Unfortunately, there are a large number of web sites which scrape and aggregate images from across the internet, re-index them (poorly), and then plaster the resulting web pages with banner ads, hoping to make a few cents per click from web searchers who were looking for interesting pictures and wound up on these scammy sites by mistake.
This is too large of a problem for any one person to fix, and there are other things I should be doing with my time, but I feel like I owe the people who contribute their own original art to the collection a good-faith effort to respect the terms under which they shared that material, and so I’ve just spent a couple of hours tilting at this particular windmill.
I have followed the provisions of the Digital Millennium Copyright Act and filed takedown notices at pngkit.com, pngfuel.com, cleanpng.com, nextpng.com, favpng.com, pngwing.com, and uihere.com, in each case citing five examples of images they were hosting that were copied from heraldicart.org without attribution, and insisting that they remove all such images from their sites. I’ve cc’d the hosting services used by these sites (nearly all deliver content via Cloudflare), in hopes that gives the complaint a bit more weight.
Unfortunately, I’m sure some of these sites have scraped the images from other similar sites rather than directly from my site, and each of them anonymizes the material they ingest, eliminating any source attribution and scrambling the title and metadata, so some of them might not be able to identify all of the material that originated from a specific source even if they wished to.

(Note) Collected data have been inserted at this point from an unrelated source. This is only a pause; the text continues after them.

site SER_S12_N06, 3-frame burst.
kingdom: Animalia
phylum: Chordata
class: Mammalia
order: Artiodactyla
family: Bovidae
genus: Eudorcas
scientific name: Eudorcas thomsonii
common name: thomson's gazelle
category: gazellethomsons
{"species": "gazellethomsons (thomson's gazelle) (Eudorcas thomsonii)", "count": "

I have also filed infringement notices with Google regarding those same copied and anonymized images appearing in their search results, although there again the scale of the problem makes this feel insoluble.
Most of the sites claim to respond to DMCA takedown requests within five business days, so we’ll see in the coming week whether this yields any results. In the event that this effort seems to be successful, I suppose I’ll take another stab at doing something similar with more of the dozens of other sites which are scraping and rehosting this material in the same way, despite the “King Canute and the tide” nature of the problem.